**TASK DESCRIPTION:** Can you arrange the data as a JSON list of strings, beginning with the line that contains "How much physical" and continuing through the line that contains "Is (x=11, y=266)", both included? Give one string per line and leave out blank lines.
++++ PROVIDED DATA
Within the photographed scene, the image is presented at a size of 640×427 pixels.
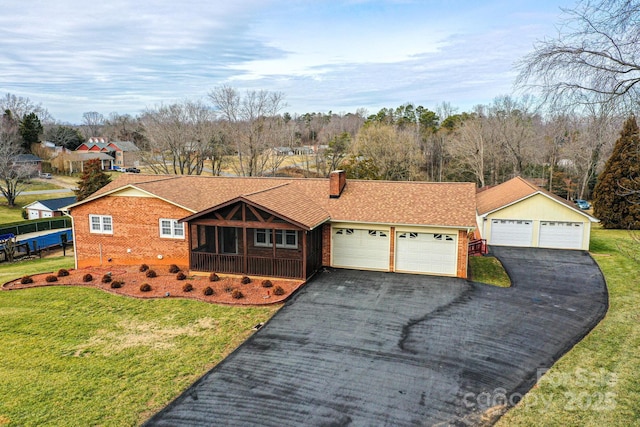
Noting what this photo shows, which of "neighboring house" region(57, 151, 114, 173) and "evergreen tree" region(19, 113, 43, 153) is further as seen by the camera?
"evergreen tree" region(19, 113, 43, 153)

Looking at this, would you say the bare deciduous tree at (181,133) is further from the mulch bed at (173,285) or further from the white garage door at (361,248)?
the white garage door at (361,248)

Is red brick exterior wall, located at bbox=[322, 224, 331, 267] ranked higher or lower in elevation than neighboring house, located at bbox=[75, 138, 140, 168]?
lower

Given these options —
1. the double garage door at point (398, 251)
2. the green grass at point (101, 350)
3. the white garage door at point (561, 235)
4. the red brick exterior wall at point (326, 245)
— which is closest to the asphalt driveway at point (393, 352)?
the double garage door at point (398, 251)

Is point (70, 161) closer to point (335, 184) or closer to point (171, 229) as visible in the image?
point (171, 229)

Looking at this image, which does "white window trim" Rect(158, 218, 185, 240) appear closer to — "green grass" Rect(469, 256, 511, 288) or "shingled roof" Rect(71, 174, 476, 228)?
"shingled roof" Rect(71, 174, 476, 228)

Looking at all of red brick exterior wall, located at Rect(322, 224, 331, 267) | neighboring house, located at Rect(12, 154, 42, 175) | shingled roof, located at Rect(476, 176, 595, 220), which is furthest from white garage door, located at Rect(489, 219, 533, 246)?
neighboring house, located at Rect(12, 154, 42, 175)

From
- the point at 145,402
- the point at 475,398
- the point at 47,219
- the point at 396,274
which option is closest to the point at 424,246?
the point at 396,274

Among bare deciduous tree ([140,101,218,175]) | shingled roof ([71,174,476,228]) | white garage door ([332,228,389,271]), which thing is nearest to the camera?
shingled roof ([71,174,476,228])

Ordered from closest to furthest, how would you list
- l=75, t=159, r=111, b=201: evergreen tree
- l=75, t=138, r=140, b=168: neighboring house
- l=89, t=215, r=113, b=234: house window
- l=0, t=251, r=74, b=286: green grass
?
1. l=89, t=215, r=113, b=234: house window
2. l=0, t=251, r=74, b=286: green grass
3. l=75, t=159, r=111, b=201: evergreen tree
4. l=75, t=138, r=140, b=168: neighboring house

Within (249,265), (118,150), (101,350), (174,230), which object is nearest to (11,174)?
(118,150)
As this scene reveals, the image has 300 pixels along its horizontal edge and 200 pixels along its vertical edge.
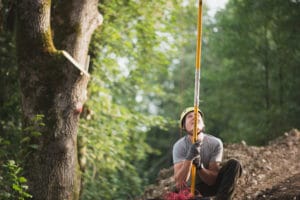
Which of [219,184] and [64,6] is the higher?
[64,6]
++++++++
++++ PROVIDED DATA
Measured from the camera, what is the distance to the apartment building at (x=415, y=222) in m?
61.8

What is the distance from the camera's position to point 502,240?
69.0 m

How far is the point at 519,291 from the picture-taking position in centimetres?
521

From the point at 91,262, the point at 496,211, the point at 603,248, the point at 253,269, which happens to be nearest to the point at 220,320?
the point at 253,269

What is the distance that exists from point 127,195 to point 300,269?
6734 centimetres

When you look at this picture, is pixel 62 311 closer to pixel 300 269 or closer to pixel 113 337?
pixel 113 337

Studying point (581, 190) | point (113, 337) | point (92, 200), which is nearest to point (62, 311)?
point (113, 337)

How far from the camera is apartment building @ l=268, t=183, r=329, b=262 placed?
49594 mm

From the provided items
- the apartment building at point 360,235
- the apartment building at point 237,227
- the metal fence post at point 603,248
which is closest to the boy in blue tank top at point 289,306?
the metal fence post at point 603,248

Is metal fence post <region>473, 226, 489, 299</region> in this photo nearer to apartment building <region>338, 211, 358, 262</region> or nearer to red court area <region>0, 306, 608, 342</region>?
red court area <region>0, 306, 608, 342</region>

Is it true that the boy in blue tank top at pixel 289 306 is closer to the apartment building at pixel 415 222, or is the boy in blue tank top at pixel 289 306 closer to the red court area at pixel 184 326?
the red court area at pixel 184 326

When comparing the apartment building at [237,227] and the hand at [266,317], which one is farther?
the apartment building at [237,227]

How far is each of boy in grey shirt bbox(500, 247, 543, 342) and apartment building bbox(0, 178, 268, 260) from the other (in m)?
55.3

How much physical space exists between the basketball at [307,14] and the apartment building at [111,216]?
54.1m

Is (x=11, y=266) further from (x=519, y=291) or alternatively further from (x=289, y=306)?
++++++++
**FULL SOLUTION:**
[
  "How much physical space exists between the basketball at [307,14] and the apartment building at [111,216]?",
  "54.1m",
  "Is (x=11, y=266) further from (x=519, y=291) or alternatively further from (x=289, y=306)?"
]